The Dreaming retells A Midsummer Night’s Dream in song (with a few name-changes too), its setting 1914, with The Shadows cast not just by moonlight, but by the fate that awaits innocent, uniformed youth. All the familiar components of Shakespeare’s work are present – the lovers, the fairies, the am-dram society, the bewitchings and the transformations – and there are just as many laughs too. Giggles were loudest for Jennifer's patter song explaining exactly how many ways she was inferior to Charlotte for the benefit of her two suddenly ardent suitors; and the closing play within a play, this time based on the legend of St George, mangled mercilessly by the villagers.
With so young a cast (and in the presence of HRH The Earl of Wessex and many other representatives of British Theatre’s Great and Good) nerves did show a little at times, but such quibbles are utterly drowned by the energy and talent on stage.
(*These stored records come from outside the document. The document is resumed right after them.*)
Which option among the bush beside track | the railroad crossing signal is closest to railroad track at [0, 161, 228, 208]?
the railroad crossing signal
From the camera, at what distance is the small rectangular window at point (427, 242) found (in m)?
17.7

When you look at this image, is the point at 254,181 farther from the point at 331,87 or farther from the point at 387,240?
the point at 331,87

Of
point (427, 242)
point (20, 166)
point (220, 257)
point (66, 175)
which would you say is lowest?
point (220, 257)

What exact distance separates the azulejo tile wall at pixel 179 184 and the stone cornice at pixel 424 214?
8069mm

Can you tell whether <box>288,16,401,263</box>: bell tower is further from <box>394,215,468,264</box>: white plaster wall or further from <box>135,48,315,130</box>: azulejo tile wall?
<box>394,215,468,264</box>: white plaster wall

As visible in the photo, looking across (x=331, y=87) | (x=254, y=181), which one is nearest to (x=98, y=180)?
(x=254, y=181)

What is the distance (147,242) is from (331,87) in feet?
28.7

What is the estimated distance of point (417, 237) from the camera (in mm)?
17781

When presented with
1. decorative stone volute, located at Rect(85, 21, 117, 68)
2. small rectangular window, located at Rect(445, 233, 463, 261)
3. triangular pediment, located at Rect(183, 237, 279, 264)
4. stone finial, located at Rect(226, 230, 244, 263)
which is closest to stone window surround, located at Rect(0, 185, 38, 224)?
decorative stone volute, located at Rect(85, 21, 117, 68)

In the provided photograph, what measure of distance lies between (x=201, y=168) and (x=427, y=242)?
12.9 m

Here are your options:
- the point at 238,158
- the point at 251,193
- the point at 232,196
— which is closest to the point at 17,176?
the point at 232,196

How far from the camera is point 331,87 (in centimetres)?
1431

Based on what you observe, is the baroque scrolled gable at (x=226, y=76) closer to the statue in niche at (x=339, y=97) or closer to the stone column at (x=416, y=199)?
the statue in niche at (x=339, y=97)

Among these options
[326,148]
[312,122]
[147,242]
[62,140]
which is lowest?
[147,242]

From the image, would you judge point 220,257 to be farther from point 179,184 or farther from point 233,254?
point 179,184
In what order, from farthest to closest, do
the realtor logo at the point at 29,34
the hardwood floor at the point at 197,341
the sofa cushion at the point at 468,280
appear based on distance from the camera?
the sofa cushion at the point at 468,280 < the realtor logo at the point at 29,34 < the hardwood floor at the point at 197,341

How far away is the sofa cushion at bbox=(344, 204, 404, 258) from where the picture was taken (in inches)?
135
Stand outs were Molly Lynch as Jennifer, singing and acting beautifully with perfect comic timing; Rupert Henderson as a magnificently camp Reverend Plum, leading his appallingly ill-conceived production with aplomb; and Tom Goodwin's marrying of a superb soprano voice to a real desire to belong in the fairy world as a puckish Jack.
Jeremy James Taylor founded the National Youth Music Theatre around the time that some of the cast’s parents were born, so he knows exactly how to get the most from the youngsters with whom he works. And it shows. Tickets are very reasonably priced for a production of such scale and ambition, so it’s a bargain for parents and an inspiration for kids.
The Dreaming continues at The Rose Theatre Kingston until 22 July as part of the International Youth Arts Festival.